Mardi, avant même que la justice ne se prononce sur le fond du dossier, les avocats du groupe pétrolier et gazier ont tenté de casser la procédure. TotalEnergies a notamment contesté «l’intérêt à agir» de l’association Notre Affaire à Tous et de ClientEarth pour des questions statutaires et de nationalité. «D’après eux, nous ne sommes pas une association de défense des consommateurs donc nous n’avons rien à faire là. Mais c’est faux, nous avons le droit d’intenter une action en justice en tant qu’association environnementale, la jurisprudence nous donne raison», explique à Vert Justine Ripoll, chargée de campagne auprès de NAAT.
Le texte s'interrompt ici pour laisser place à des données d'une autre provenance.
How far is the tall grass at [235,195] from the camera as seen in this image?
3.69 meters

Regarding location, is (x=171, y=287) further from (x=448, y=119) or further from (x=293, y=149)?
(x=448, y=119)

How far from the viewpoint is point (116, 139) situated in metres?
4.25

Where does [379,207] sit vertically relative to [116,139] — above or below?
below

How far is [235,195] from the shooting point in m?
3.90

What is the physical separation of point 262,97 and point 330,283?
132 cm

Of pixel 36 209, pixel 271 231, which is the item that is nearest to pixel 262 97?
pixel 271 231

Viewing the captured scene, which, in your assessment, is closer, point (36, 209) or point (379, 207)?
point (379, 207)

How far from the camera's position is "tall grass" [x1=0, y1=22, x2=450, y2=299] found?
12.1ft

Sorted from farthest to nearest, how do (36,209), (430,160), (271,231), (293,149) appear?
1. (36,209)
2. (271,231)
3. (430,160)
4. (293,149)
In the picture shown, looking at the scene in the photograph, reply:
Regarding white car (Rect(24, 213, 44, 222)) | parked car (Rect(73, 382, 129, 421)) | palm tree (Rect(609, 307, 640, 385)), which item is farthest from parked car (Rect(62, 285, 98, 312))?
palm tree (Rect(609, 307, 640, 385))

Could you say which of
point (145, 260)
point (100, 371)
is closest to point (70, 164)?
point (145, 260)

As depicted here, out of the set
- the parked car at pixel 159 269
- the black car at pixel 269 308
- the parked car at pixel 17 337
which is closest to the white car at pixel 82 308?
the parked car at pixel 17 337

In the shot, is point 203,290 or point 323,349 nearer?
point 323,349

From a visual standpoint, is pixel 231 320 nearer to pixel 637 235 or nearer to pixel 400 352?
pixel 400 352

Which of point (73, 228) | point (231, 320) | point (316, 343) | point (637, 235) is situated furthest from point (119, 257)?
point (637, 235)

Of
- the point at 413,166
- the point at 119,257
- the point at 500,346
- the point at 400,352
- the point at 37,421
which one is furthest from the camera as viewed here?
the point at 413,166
Le géant pétrolier a estimé que l’association britannique ClientEarth ne pouvait pas non plus participer à ce procès étant donné sa nationalité britannique. «Mais il s’agit d’un intervenant volontaire, pas d’un requérant, donc les mêmes exigences ne peuvent pas s’appliquer. Par ailleurs, sa présence est justifiée car ses activités concernent la lutte contre le greenwashing», ajoute Justine Ripoll. Multiplier les points de procédure, «c’est une technique assez classique de la part des multinationales afin de retarder une action en justice voire de la tuer dans l’œuf», estime Juliette Renaud des Amis de la Terre, joint par Vert. Contacté, le groupe pétrolier assure qu’il «répondra sur le fond des demandes formées devant le tribunal le moment venu».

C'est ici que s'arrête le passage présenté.